Unfortunately we’re revoking your gaming permit and giving you a 12 month suspension.
Inventory management was a real pain for me in Divinity Original Sin. Only thing about that game that I didn’t enjoy, actually.
This was a problem that I noticed immediately upon playing this game and constantly think every time I play it still. I too recently defeated the tempered Kirin, and all throughout this game I’ve thought that the core system, the one vs one tactical fighting, is fun but all the extraneous fluff and subsystems and unexplained jargon that are layered on top drag the overall experience down – not least of all the tedious need to cart massive piles of shit along on every mission.

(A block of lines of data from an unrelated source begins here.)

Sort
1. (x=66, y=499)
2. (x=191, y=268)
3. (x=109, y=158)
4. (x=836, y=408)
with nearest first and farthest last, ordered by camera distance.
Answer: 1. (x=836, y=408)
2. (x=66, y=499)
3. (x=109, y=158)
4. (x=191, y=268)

It may well be ‘traditional’ to the series, but it sure as hell doesn’t improve it. Fallout 4 was the same, spend as much time rifling thru inventory as actually killing enemies.
Rarely games have enough effort put in to communicate the ubiquity of items. Too often I’ve found myself hoarding legitimately useful items and never using them for fear of missing out (ironic) or simply amassing too much junk because I didn’t know how common it was.
I’d really appreciate more aspects of showing how rare something is, and not just in the usual ‘random loot tiers’ way; add in information about where items are likely to be found, if they are finite or not, and what gameplay systems are involved (like do I have to craft it or buy it or will it only drop in battle etc.)
In MHW, it’s never more than you can handle, and even in the toughest fights in the game (Arch Tempered Vaal Hazak – arguably at least) you only need a handful of utility items to be instantly accessible that you can easily put at the cardinal points on the pop-up wheel. Whetstone, health potion, temporal mantle, vitality mantle. If you’ve reached that point in the game then activating those should be basic muscle memory. Bombs, traps, slinger, et al can be navigated and selected at your leisure or put on one of the other four positions on the wheel (For AT Vaal having the jerky that cures bleeding on the wheel is very handy since Odogaron will cut you if you give him the chance).
Basically, with MHW that’s the game. You’re basically anime Batman (yes, I knolw there’s an actual Batman anime) using gadgets, terrain and gear (and sometimes a sledgehammer with bagpipes built in) to take down monsters. It’s not for everyone.
Too bad that the brilliance of wheel-management menus from Secret of Mana was never picked up by other developers. Literally makes of skill management a muscle memory thing.